Extract to read:
--------
The United States lags behind other countries in a number of areas, such as infant mortality and educational achievement, but there is one place where we can claim to lead the way: We are rapidly becoming a more diverse nation. Today, more than half of the babies born in the United States are children of color, and, according to the Census Bureau, our population will have no ethnic or racial majority by 2043.
In many important ways, this is a good thing. A recent CAP and PolicyLink book, “All-In Nation: An America that Works for All,” spells out the benefits:
Our growing diverse population offers us advantages that other nations don’t have—specifically human capital, which is the greatest asset of any economy. … Diversity drives innovation, encourages entrepreneurship, and creates new markets. What’s more, our growing diverse communities can provide us an unparalleled advantage in an increasingly global economy.
In order to realize these benefits, however, we need to tackle the challenges that are linked to growing diversity in this country, which include the need to increase our investments in communities of color; improve the quality of education and training for our future workforce; encourage civic participation and leadership, especially among youth of color; and many others.
Whether we are able to meet these challenges will depend on public will—and that will depend on whether a critical mass of Americans understands the benefits a more diverse nation will bring us all, as well as whether we are willing to invest in programs to help realize the benefits.
The good news is the answer to all these questions seems to be “Yes.”
According to a new CAP poll, 71 percent of Americans:
… are much more open to diversity and more supportive of steps to reduce racial inequalities than is commonly portrayed in politics and the media. Furthermore, Americans are more likely to see opportunities from rising diversity than they are to see challenges. They understand the problems associated with inequality in society and strongly support new steps and investments to reduce these inequalities and expand economic opportunities. Although differences remain between rising communities of color and whites in terms of openness to diversity and support for new policies to close remaining social gaps, many of these distinctions are more ideological in nature and less about race and ethnicity.
--------
Extracted data entries

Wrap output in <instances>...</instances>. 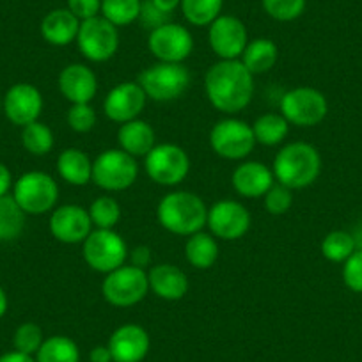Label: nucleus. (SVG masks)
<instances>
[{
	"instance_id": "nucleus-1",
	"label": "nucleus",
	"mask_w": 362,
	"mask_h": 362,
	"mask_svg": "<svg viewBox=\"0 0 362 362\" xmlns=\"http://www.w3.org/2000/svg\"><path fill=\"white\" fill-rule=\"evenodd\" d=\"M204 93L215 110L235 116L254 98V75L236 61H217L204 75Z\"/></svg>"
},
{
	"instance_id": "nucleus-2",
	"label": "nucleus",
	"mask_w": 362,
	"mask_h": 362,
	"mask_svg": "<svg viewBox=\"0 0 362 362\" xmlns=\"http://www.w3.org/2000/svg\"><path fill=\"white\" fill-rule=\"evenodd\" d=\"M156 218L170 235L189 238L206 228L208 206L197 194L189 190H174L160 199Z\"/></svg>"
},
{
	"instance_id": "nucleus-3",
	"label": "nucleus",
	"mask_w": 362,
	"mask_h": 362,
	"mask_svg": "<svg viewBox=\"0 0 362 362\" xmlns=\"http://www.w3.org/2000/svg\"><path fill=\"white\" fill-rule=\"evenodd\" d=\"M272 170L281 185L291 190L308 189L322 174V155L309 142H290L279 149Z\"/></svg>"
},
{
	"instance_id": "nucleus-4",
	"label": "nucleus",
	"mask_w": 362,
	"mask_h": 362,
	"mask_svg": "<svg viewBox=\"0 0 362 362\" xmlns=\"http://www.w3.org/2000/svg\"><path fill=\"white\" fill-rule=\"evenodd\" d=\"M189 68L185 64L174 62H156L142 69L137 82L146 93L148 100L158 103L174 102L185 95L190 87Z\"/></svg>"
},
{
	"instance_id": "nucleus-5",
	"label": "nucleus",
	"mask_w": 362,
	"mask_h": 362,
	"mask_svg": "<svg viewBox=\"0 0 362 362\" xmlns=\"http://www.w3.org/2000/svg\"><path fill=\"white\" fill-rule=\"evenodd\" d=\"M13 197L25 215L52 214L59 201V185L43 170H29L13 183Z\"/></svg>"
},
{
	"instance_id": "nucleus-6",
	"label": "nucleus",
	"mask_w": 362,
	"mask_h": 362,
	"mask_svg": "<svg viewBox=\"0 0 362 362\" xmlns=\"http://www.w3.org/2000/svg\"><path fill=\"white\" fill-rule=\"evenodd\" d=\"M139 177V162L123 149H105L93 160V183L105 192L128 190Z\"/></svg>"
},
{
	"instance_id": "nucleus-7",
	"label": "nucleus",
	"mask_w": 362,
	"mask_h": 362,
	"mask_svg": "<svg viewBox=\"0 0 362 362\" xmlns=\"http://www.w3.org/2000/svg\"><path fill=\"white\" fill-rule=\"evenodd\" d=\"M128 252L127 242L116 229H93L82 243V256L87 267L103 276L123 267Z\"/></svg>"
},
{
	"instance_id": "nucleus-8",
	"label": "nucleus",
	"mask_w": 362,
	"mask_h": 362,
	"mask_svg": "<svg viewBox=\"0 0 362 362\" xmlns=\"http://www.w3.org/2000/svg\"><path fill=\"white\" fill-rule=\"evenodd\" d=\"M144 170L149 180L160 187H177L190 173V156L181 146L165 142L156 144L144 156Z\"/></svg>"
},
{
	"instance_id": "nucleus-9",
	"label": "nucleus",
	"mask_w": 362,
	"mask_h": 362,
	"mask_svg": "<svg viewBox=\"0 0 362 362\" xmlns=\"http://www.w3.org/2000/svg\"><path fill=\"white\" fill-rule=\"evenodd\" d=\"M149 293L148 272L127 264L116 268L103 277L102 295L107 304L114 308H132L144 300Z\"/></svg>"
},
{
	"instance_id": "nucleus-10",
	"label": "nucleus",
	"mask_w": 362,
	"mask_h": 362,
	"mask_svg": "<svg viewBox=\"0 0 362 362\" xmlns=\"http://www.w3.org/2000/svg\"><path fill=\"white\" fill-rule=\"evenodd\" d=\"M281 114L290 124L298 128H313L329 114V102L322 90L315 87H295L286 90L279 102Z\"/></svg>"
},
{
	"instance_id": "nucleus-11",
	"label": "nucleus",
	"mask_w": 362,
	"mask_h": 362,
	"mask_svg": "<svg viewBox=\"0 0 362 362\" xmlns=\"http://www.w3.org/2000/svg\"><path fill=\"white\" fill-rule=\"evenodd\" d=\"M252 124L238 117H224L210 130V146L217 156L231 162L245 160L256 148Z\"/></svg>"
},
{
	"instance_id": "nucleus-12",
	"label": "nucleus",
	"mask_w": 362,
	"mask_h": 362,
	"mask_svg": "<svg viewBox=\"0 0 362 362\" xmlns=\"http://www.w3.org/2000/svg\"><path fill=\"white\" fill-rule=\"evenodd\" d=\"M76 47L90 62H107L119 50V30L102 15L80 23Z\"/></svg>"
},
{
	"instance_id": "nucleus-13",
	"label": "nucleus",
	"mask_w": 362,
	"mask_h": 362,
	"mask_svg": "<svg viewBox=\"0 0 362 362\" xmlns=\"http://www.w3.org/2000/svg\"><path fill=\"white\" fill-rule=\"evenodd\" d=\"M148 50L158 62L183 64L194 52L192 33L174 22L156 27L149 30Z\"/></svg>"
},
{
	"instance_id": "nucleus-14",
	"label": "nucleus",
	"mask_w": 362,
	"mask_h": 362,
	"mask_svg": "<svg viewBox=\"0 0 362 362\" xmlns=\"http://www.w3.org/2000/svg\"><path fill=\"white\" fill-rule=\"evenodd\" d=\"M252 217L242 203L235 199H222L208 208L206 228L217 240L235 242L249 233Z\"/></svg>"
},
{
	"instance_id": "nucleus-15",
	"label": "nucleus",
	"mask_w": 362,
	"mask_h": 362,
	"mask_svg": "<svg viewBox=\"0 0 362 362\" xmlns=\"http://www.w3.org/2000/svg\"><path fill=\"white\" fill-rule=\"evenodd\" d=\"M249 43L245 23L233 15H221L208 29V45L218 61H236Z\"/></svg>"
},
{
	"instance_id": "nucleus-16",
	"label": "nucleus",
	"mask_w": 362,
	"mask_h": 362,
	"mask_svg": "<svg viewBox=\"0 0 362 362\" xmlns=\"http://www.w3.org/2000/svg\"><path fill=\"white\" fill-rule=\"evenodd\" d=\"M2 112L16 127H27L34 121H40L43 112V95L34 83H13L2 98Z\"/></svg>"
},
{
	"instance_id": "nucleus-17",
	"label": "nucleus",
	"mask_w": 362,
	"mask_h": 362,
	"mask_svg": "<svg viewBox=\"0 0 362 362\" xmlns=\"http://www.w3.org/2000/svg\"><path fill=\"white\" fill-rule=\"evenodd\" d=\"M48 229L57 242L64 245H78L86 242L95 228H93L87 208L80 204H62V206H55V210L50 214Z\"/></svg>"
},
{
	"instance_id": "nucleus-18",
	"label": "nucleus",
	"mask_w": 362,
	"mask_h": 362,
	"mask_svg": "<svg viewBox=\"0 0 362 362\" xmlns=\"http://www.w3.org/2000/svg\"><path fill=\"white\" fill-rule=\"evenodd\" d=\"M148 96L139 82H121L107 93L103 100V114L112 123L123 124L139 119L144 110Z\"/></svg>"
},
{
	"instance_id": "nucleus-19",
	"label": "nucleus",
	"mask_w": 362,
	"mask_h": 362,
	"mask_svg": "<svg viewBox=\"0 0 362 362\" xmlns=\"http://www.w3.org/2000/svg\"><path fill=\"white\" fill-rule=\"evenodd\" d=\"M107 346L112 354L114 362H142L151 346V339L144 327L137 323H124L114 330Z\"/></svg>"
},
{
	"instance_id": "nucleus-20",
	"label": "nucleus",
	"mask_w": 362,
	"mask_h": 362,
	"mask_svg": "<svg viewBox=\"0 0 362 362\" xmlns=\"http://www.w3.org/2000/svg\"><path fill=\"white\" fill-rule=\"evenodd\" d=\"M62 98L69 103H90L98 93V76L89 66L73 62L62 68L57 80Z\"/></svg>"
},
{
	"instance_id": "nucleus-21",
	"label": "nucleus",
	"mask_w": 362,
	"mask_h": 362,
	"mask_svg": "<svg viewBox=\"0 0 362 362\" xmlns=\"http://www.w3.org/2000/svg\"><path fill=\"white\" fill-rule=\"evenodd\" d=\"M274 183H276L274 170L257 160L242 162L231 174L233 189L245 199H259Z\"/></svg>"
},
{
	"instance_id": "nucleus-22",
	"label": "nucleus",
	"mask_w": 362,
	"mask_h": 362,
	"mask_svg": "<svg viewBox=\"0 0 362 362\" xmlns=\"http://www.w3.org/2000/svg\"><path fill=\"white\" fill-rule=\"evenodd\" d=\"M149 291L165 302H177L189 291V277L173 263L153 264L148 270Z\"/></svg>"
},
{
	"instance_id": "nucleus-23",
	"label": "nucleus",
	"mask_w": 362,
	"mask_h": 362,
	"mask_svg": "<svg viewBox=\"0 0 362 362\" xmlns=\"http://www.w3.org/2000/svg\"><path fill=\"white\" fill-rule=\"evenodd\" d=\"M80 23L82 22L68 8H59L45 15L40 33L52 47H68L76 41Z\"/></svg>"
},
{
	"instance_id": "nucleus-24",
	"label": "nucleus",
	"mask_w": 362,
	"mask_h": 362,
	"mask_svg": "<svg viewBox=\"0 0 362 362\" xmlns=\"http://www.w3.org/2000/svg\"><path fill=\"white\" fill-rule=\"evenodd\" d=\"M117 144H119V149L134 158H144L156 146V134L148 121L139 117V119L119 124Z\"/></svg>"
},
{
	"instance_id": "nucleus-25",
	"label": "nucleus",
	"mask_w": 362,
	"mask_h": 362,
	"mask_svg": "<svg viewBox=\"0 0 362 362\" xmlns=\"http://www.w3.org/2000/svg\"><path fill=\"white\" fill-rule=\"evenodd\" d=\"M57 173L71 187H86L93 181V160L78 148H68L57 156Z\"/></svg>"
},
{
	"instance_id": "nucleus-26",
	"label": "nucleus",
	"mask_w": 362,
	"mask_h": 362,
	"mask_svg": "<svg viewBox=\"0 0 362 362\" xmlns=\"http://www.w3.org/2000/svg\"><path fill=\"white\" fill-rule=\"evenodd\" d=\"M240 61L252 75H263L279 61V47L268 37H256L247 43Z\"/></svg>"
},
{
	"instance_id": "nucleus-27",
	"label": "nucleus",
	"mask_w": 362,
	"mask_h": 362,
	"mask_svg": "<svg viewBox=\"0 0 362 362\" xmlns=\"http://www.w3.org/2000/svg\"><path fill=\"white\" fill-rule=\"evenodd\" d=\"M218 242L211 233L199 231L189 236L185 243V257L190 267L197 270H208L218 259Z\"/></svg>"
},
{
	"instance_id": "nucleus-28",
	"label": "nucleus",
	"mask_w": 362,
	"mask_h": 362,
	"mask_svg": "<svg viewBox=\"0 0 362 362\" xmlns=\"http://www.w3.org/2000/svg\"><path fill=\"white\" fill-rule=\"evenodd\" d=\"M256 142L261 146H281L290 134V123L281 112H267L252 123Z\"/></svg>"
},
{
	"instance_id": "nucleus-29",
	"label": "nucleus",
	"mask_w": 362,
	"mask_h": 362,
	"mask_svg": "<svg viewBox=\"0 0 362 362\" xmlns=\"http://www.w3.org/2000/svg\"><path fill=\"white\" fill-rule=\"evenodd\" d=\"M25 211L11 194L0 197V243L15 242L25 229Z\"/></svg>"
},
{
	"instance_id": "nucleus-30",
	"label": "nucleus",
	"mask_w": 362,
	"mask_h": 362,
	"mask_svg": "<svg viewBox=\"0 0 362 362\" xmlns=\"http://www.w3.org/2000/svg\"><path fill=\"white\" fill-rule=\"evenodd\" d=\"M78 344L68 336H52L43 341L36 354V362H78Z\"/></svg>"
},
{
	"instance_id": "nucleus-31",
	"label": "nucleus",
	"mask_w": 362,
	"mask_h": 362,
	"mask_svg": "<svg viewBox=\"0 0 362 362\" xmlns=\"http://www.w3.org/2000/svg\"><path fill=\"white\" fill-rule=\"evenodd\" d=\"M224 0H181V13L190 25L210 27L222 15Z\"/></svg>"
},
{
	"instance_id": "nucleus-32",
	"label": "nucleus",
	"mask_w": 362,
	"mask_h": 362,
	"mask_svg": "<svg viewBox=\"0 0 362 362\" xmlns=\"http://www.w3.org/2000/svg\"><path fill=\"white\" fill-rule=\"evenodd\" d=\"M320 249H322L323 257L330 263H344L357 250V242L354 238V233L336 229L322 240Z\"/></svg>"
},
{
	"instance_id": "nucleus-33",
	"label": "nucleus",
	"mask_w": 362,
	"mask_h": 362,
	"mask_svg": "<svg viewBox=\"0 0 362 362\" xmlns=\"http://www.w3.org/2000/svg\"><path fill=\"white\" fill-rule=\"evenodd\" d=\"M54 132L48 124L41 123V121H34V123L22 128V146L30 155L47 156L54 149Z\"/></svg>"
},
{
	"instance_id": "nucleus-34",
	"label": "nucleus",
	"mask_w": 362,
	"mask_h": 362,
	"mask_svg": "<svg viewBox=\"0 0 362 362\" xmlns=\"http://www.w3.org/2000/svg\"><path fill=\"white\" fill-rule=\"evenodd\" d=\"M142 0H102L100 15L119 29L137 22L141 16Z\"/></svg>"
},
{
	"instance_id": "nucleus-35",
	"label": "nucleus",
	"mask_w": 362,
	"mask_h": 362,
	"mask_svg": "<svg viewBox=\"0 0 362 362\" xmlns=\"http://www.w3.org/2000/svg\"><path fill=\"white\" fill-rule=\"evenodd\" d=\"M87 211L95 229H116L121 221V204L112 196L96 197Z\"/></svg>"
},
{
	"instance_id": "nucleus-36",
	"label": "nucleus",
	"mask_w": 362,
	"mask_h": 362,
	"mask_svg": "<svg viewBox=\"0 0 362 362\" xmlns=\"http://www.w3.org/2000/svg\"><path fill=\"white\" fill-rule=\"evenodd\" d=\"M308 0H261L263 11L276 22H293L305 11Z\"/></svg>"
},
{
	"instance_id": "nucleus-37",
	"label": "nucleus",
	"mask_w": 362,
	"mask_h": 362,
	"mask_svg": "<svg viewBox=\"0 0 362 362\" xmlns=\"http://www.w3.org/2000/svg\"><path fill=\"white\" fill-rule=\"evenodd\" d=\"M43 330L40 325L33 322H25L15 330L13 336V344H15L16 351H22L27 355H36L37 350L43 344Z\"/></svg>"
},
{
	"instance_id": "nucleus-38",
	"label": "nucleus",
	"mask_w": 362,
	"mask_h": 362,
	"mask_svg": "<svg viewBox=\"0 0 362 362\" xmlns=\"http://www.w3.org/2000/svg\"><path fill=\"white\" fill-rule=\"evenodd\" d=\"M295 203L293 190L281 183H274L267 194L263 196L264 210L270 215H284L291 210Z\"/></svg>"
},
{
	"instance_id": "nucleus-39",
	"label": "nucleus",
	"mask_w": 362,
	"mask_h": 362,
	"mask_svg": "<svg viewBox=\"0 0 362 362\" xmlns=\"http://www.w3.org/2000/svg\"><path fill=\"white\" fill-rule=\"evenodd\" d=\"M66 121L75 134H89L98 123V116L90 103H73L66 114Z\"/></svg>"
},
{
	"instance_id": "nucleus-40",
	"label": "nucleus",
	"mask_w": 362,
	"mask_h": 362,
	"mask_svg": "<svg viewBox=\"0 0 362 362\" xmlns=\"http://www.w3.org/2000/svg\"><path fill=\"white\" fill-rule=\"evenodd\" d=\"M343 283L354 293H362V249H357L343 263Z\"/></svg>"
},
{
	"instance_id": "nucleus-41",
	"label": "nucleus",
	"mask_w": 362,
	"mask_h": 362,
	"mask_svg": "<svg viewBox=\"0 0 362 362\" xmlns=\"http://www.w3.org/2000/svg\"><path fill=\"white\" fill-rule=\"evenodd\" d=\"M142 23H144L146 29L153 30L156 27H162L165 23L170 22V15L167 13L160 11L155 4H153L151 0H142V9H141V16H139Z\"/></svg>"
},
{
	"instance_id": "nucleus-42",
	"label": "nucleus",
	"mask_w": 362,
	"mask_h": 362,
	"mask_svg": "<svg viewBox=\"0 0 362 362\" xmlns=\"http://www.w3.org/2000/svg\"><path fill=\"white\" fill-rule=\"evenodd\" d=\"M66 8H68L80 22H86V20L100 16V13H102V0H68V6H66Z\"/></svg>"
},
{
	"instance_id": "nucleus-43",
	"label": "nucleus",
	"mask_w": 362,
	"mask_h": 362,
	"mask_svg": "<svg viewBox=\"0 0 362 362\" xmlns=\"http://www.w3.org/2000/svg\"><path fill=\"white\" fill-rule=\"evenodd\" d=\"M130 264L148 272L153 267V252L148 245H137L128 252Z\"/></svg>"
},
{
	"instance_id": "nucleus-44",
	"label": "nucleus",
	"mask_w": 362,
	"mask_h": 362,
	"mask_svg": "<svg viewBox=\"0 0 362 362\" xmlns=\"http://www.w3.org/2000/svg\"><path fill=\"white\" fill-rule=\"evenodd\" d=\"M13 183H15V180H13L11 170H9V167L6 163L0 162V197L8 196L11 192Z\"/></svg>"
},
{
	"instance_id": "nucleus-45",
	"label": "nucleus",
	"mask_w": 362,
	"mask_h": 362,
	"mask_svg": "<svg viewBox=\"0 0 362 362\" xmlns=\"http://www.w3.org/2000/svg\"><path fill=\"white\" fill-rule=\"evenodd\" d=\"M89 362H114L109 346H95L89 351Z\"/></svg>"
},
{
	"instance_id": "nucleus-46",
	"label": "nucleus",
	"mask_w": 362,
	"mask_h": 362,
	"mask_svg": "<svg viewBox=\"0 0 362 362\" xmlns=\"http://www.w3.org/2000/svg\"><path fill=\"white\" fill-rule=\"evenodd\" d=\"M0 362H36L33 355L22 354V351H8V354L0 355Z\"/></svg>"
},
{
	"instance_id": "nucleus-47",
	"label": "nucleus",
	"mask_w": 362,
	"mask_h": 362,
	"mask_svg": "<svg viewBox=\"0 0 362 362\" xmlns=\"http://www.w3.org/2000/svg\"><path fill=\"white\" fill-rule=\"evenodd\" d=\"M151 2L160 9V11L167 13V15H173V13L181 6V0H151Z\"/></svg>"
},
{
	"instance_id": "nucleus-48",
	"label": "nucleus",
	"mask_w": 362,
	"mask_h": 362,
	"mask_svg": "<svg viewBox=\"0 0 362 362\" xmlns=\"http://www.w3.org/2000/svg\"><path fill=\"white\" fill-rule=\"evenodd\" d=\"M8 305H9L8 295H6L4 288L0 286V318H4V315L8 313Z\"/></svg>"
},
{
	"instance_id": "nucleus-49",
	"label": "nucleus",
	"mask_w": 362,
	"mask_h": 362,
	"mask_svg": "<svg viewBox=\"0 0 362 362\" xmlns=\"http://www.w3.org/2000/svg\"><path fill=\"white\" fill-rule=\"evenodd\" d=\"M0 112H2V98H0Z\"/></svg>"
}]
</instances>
--------
Given request A: Write out everything from "The United States lags" down to "majority by 2043." in the passage on America's growing diversity, swapping "babies" for "infants".
Given request B: In the passage on America's growing diversity, by what year does the Census Bureau say the population will have no ethnic or racial majority?

Finished answer A:
The United States lags behind other countries in a number of areas, such as infant mortality and educational achievement, but there is one place where we can claim to lead the way: We are rapidly becoming a more diverse nation. Today, more than half of the infants born in the United States are children of color, and, according to the Census Bureau, our population will have no ethnic or racial majority by 2043.

Finished answer B: By 2043.